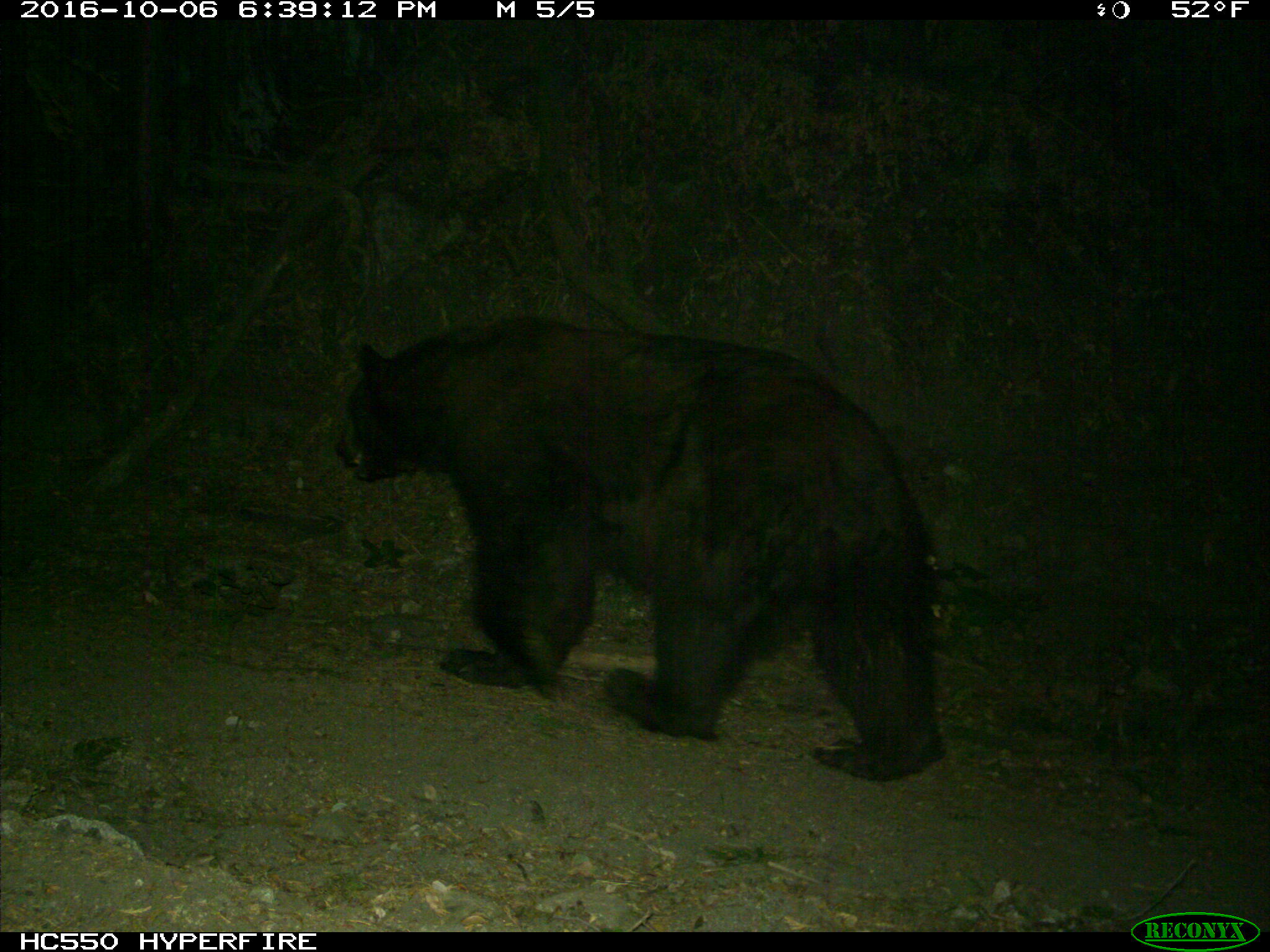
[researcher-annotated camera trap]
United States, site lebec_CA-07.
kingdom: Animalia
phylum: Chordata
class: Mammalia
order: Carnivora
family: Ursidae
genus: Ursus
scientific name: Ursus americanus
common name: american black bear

==============================

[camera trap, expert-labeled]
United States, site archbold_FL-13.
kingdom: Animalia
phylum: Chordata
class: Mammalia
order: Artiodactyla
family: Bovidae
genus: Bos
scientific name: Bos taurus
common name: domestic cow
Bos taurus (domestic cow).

==============================

- **TASK DESCRIPTION**
For each line above that carries the word "camera", copy it out.

- **REPLY TO THE TASK**
[researcher-annotated camera trap]
[camera trap, expert-labeled]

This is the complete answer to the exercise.